ПРОВЕРЬТЕ ПОНИМАНИЕ:
a – Определите, согласуется ли с фрагментом документа каждое из утверждений: (i) основным языком рассказчика в МГИМО был корейский; (ii) институт тогда располагался на Остоженке; (iii) в институте было несколько студенческих кафе. Для каждого дайте ответ «да» или «нет» и точную цитату, на которой он основан.
b – Выпишите из фрагмента документа без изменений отрывок, который начинается словами «Добавить в цитаты» и заканчивается словами «нас довольно часто.».

ФРАГМЕНТ ДОКУМЕНТА:
________________

Добавить в цитаты Настройки чтения

Страница 23 из 51



«Я познакомился с Натальей Евгеньевной в середине 1960-х годов. Сказать точно, при каких обстоятельствах, сейчас вряд ли смогу. Но не познакомиться мы просто не могли. Хотя я и не учил в МГИМО корейский, как Наташа, моим основным языком был французский. И тем не менее. Во-первых, мы учились почти что на одном курсе. Я был всего на годок помладше. Кроме того, тогдашний институт, который располагался на Остоженке, где ныне находится Дипломатическая академия МИД России, явно не страдал гигантоманией. В количественном отношении он был небольшим, и каждый студент знал многих товарищей по учебе буквально в лицо. Наконец, первая наша встреча вполне могла произойти либо в студенческом кафе, которое тогда было единственным в институте, либо во время одного из молодежных вечеров, которые проходили у нас довольно часто.

________________

ПОКАЗАННЫЕ ДАННЫЕ:
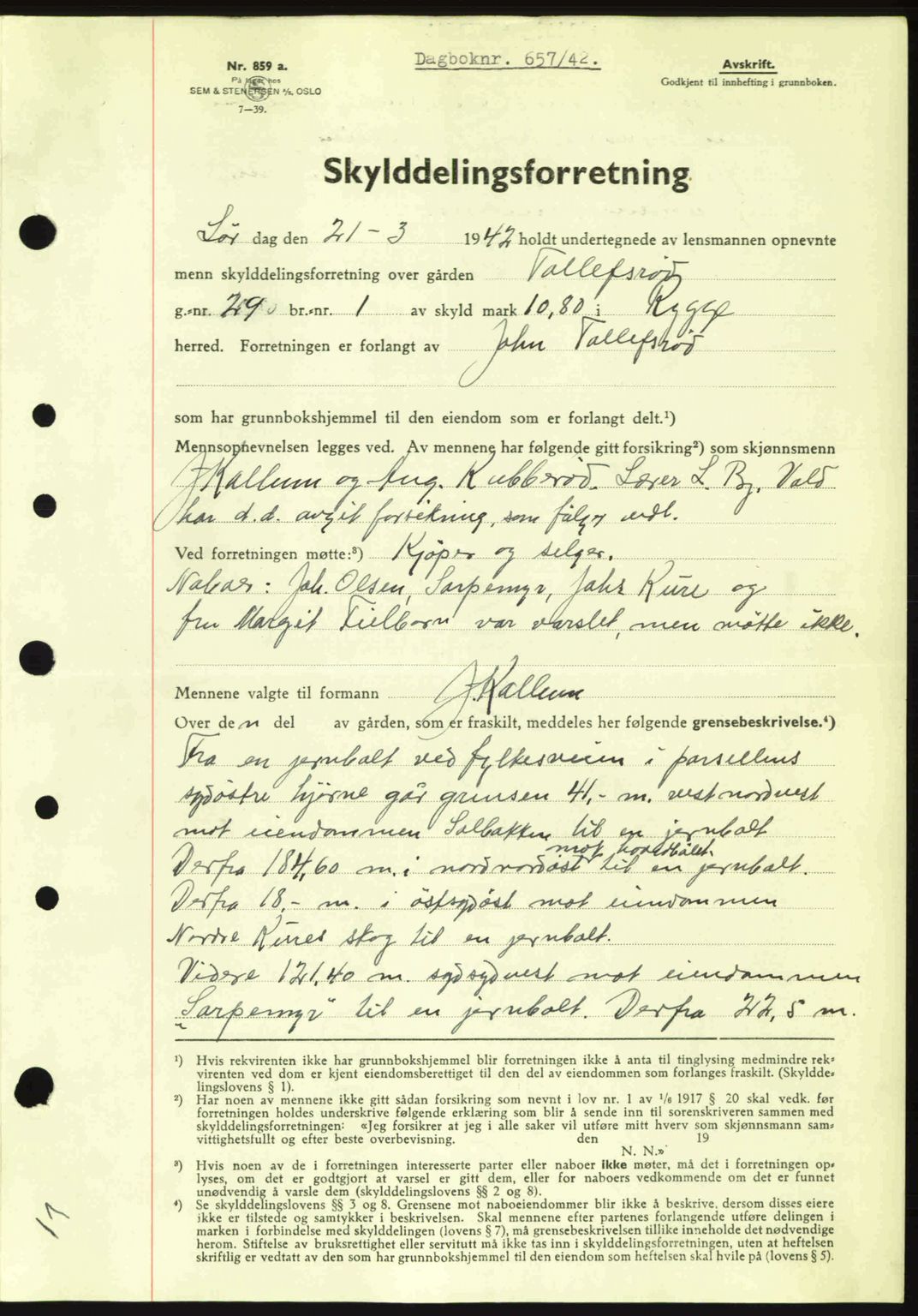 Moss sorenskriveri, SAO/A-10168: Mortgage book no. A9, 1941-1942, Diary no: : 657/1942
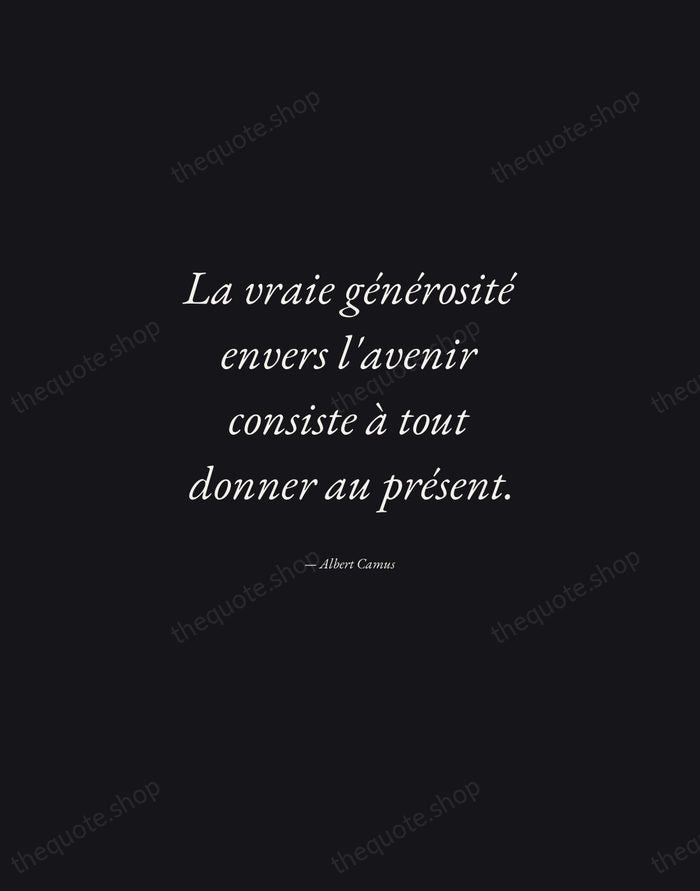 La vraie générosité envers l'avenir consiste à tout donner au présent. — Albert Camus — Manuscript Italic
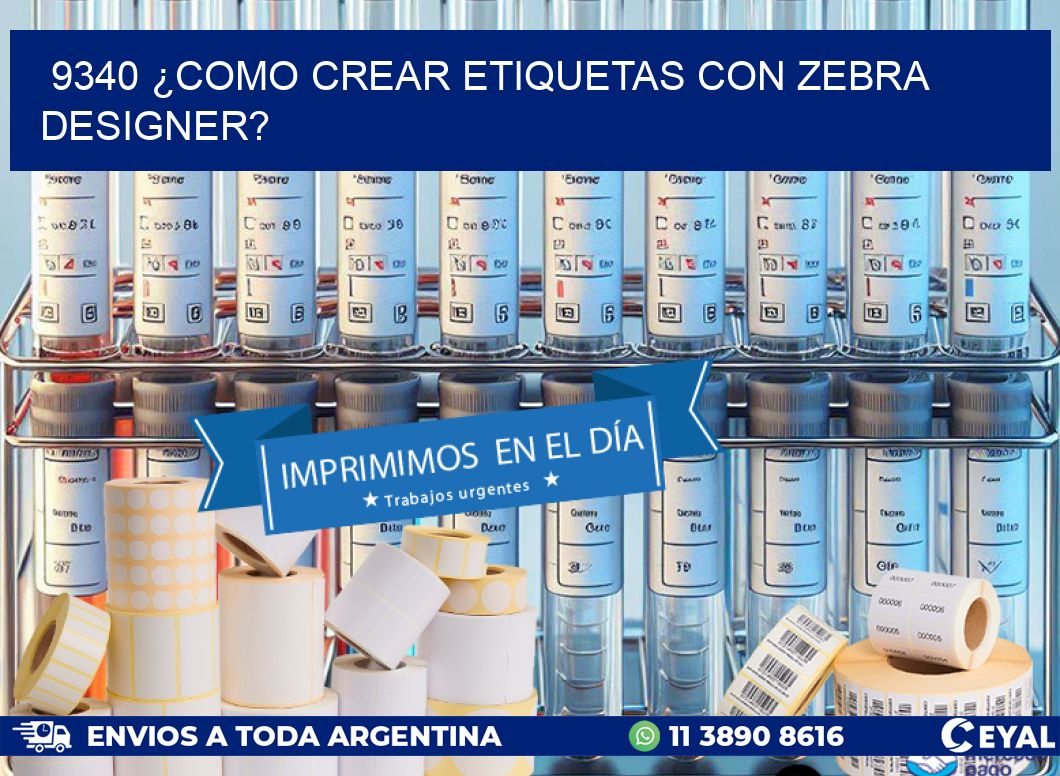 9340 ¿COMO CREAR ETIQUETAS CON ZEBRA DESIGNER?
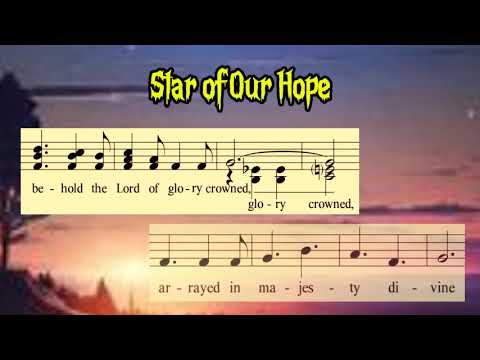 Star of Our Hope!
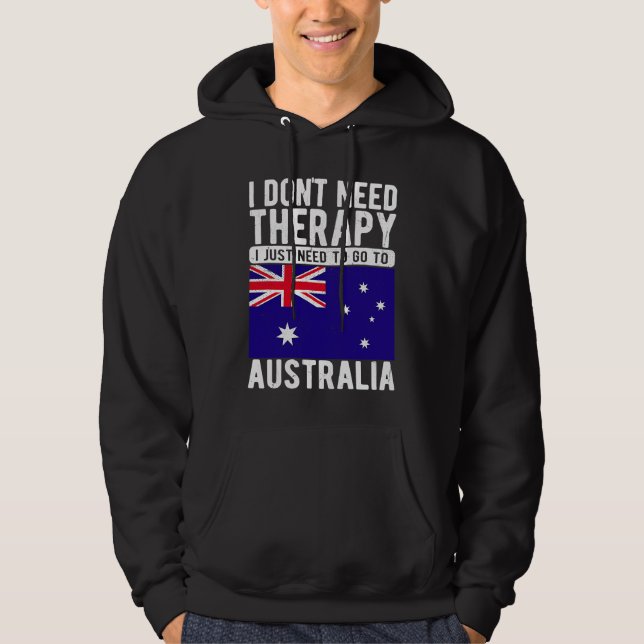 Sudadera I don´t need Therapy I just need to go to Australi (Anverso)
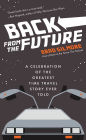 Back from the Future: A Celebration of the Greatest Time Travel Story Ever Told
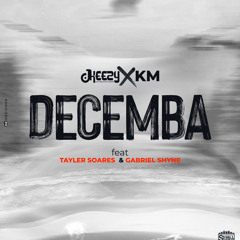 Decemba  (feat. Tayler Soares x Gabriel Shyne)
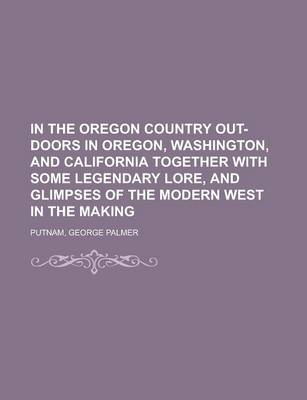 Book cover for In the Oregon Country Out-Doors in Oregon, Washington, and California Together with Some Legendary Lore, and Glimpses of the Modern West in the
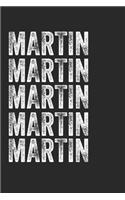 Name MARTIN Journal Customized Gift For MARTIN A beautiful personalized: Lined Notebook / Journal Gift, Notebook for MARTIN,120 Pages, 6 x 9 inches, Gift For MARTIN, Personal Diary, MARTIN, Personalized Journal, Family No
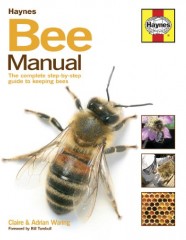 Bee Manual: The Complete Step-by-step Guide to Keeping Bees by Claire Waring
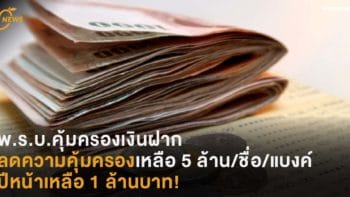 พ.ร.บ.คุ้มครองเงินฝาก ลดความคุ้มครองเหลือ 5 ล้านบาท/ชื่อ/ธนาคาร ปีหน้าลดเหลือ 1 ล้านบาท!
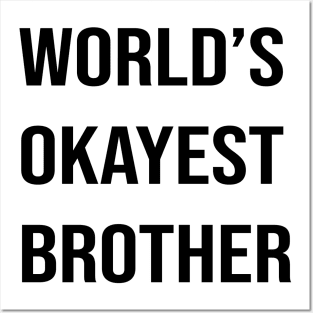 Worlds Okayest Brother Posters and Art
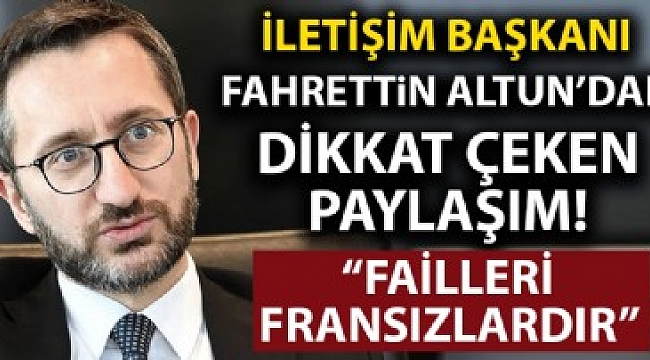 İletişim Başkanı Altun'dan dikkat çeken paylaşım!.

________________

ОТВЕТЫ:
a –
(i) Нет: «Хотя я и не учил в МГИМО корейский, как Наташа, моим основным языком был французский».
(ii) Да: «тогдашний институт, который располагался на Остоженке».
(iii) Нет: «в студенческом кафе, которое тогда было единственным в институте».

b –
Добавить в цитаты Настройки чтения

Страница 23 из 51



«Я познакомился с Натальей Евгеньевной в середине 1960-х годов. Сказать точно, при каких обстоятельствах, сейчас вряд ли смогу. Но не познакомиться мы просто не могли. Хотя я и не учил в МГИМО корейский, как Наташа, моим основным языком был французский. И тем не менее. Во-первых, мы учились почти что на одном курсе. Я был всего на годок помладше. Кроме того, тогдашний институт, который располагался на Остоженке, где ныне находится Дипломатическая академия МИД России, явно не страдал гигантоманией. В количественном отношении он был небольшим, и каждый студент знал многих товарищей по учебе буквально в лицо. Наконец, первая наша встреча вполне могла произойти либо в студенческом кафе, которое тогда было единственным в институте, либо во время одного из молодежных вечеров, которые проходили у нас довольно часто.